You will be asked to choose whether you would like to include or exclude Carrier Status* and Health Predisposition (including Genetic Health Risk) reports*. Our health reports provide information about genetic risks for health conditions that could be relevant for you, your children, and potentially other family members. Deciding whether or not you want to learn about these risks is a personal choice. You have control over what types of information you would like to see and can choose to exclude certain reports that you may not want to view.
If you choose to exclude these reports, you can include them at a later time from within your account settings. You will also have the choice to remove these reports from view at a later time, however, please remember that once you have viewed your genetic information, the knowledge is irrevocable.
It is important to note that reports on wellness and traits are always visible.

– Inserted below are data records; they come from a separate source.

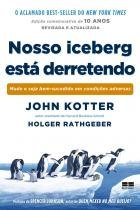 Nosso Iceberg Está Derretendo - Best seller
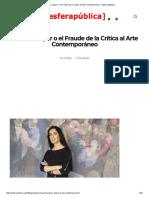 Avelina Lésper o El Fraude de La Crítica Al Arte Contemporáneo – [Esferapública]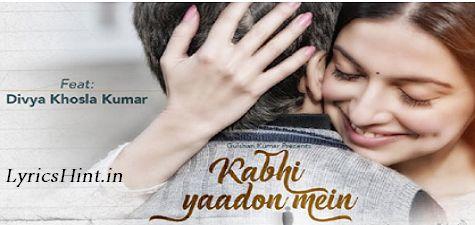 Kabhi Yaadon Mein Lyrics – Arijit Singh – Palak Muchhal #kabhiyaadonmein #lyrics #ArijitSingh #song #Music #video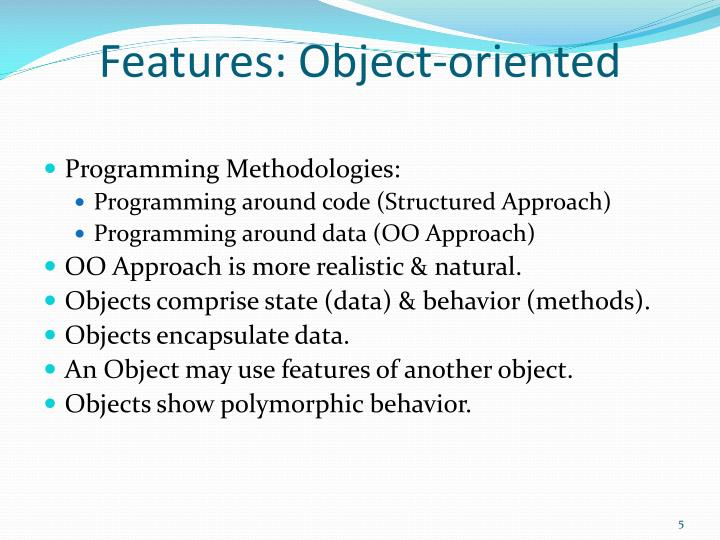 Features: Object-oriented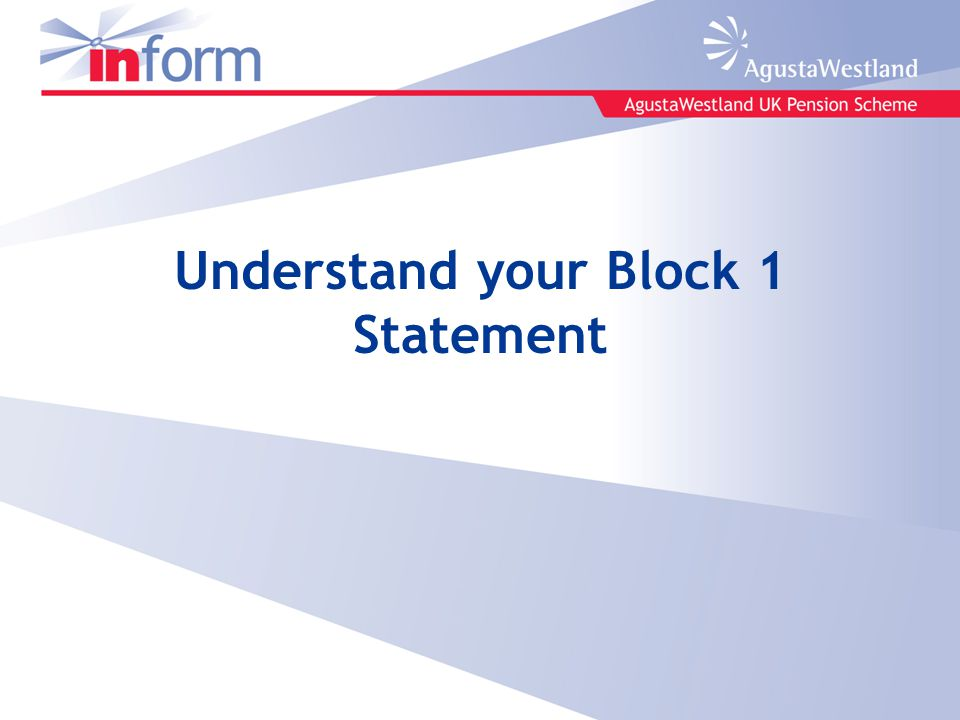 Understand your Block 1 Statement
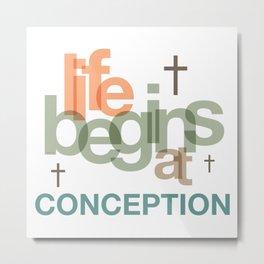 Life Begins At Conception Metal Print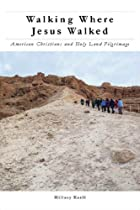 Walking Where Jesus Walked: American Christians and Holy Land Pilgrimage (North American Religions)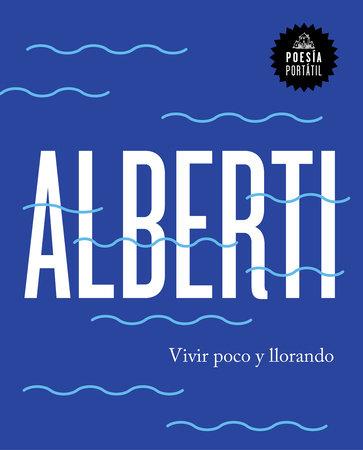 Vivir poco y llorando / Live Little and Crying by RAFAEL ALBERTI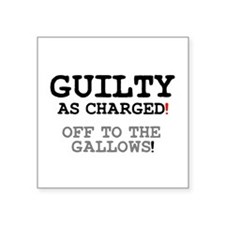 GUILTY AS CHARGED - OFF TO THE GALLOWS! Z Sticker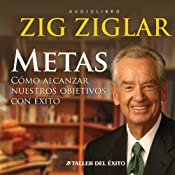 Metas: Como Alcanzar Nuestros Objetivos Con Exito: [Goals: Reaching Objectives Successfully] | [Zig Ziglar]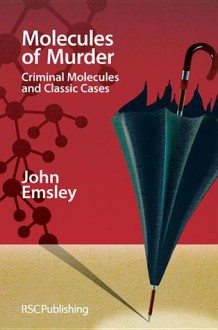 Molecules of Murder: Criminal Molecules and Classic Cases - John Emsley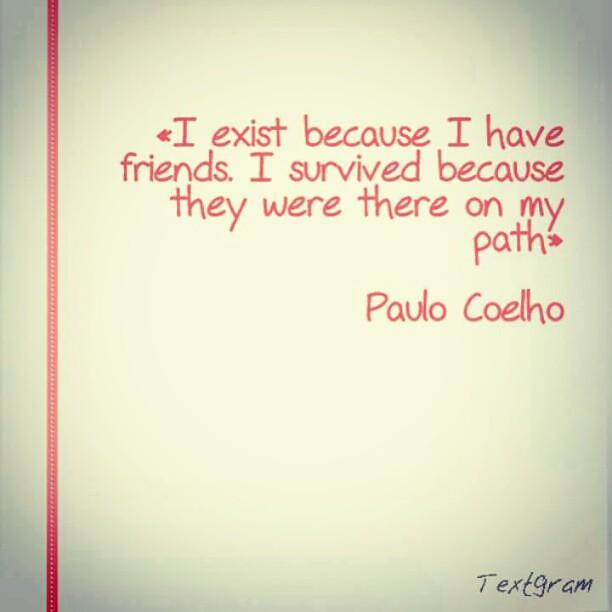 Paulo Coelho Quotes On Friendship | das leben ist schön zitate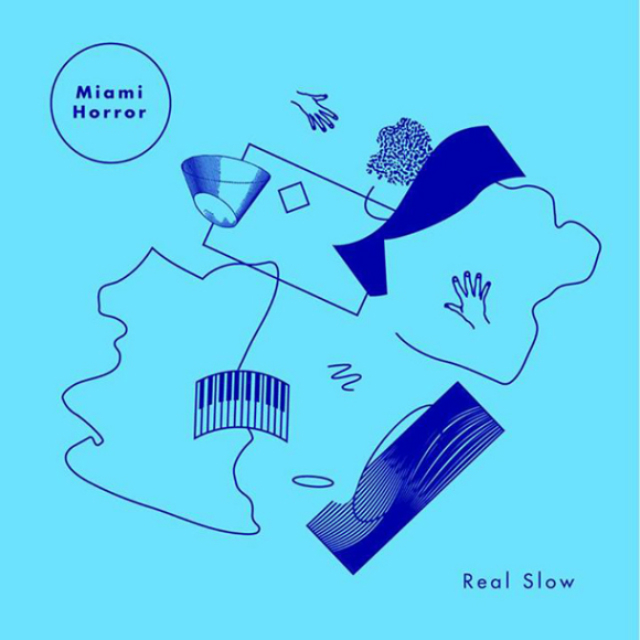 miami horror real slow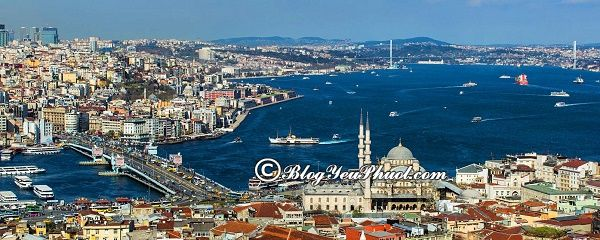 Đi đâu chơi khi đến du lịch Istanbul? Kinh nghiệm du lịch Istanbul tự túc, thú vị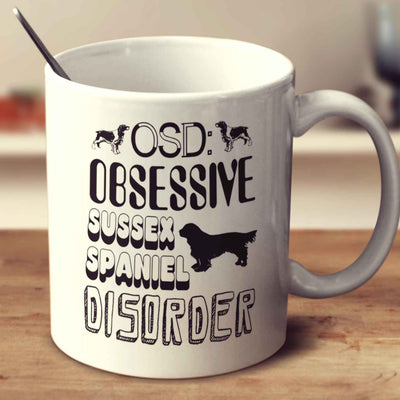 Obsessive Sussex Spaniel Disorder
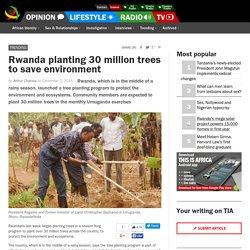 Rwanda planting 30 million trees to save environment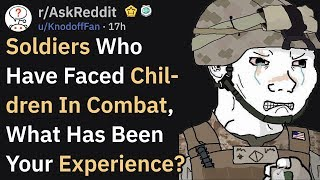 When Soldiers Faced Children In Combat (r/AskReddit)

*The 23andMe PGS test uses qualitative genotyping to detect select clinically relevant variants in the genomic DNA of adults from saliva for the purpose of reporting and interpreting genetic health risks and reporting carrier status. It is not intended to diagnose any disease. Your ethnicity may affect the relevance of each report and how your genetic health risk results are interpreted. Each genetic health risk report describes if a person has variants associated with a higher risk of developing a disease, but does not describe a person’s overall risk of developing the disease. The test is not intended to tell you anything about your current state of health, or to be used to make medical decisions, including whether or not you should take a medication, how much of a medication you should take, or determine any treatment. Our carrier status reports can be used to determine carrier status, but cannot determine if you have two copies of any genetic variant. These carrier reports are not intended to tell you anything about your risk for developing a disease in the future, the health of your fetus, or your newborn child's risk of developing a particular disease later in life. For certain conditions, we provide a single report that includes information on both carrier status and genetic health risk.